= Giller (fishing) =

Giller is a 19th-century term for a person who fishes using a gillnet, as used in the Chesapeake Bay region from the early 19th to the mid-20th centuries. Gillers worked individually or in groups of two or three men using a small boat from which they set and gathered a gillnet. Gillnets first appeared on the Potomac River in 1838 to fish for American shad, and rapidly became the most popular type of fishing gear in the bay region because they allowed the independent fisherman to work with limited resources, following the fish with his boat and net as they moved from place to place in search of food or to spawn.

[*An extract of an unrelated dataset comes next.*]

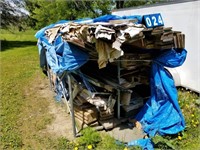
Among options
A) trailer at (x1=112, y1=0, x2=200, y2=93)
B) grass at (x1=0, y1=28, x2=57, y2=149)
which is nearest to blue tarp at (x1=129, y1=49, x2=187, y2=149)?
trailer at (x1=112, y1=0, x2=200, y2=93)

Gillnet fishing in Chesapeake Bay shad fisheries frequently led to conflict among states bordering the bay, with Pennsylvania seiners blaming Maryland gillers for over-harvesting and blocking shad passage upstream into the Susquehanna River, and Maryland gillers blaming Virginia pound-netters for intercepting fish on their northward migration up the bay. Conflicts sometimes erupted into violent confrontations, called "Gillers Wars," during one of which in 1876, a giller in Charles County, Maryland was indicted by the county court for assault with intent to kill the captains of a steamer and a tug. Upon trial he was found not guilty, but his case evidences the extent of the trouble between gillnetters and other bay users that led to involvement by state authorities in regulating fishing and settling disputes involving gillers.